In reality, Fox News and Baier were reacting against the presence of another man slated to speak at the conference, Paul Darrow, a lifelong gay man and former international male model who converted to Catholicism, now lives a chaste life, and is a member of the Courage apostolate.
In essence, Fox and Baier publicly favor sodomy for gays over and above chastity.
“I am a lifelong Mass-attending Catholic – I’m a lector at my parish.
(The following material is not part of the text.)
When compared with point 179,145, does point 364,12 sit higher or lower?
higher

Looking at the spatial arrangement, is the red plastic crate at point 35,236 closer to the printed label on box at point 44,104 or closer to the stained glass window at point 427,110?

I consider myself to be in line with my Church on most things,” Baier wrote. “This isn’t about me.”
“Describing homosexuality as a ‘disorder’ and talking about ways to ‘cure’ people from it – does not seem to line up with the loving, accepting Church that I know,” Baier said. “Nor does it match up with how Pope Francis has talked about the issue recently.”
Yet sometimes – not all – the Pope’s utterances about being gay don’t match up with the Church’s teaching and pastoral wisdom, and in fact, sharply challenge both.
The Catechism of the Catholic Church does indeed describe homosexual acts as acts of “grave depravity,” and the homosexual inclination as “intrinsically disordered,” while also urging that those with same-sex attraction “be accepted with respect, compassion, and sensitivity,” as we do here at LifeSiteNews.
In the shadow of the Capitol Dome seen five nights a week over Bret Baier’s left shoulder swarms a vibrant gay culture. It can no longer be called a subculture, because it is fully insinuated into daily life in the halls of power on Capitol Hill and is integrated as completely normal within D.C. national media, including the Fox News Channel.
Bottom line: Don’t expect truly “Fair and balanced” reporting on LGBT issues from Fox News.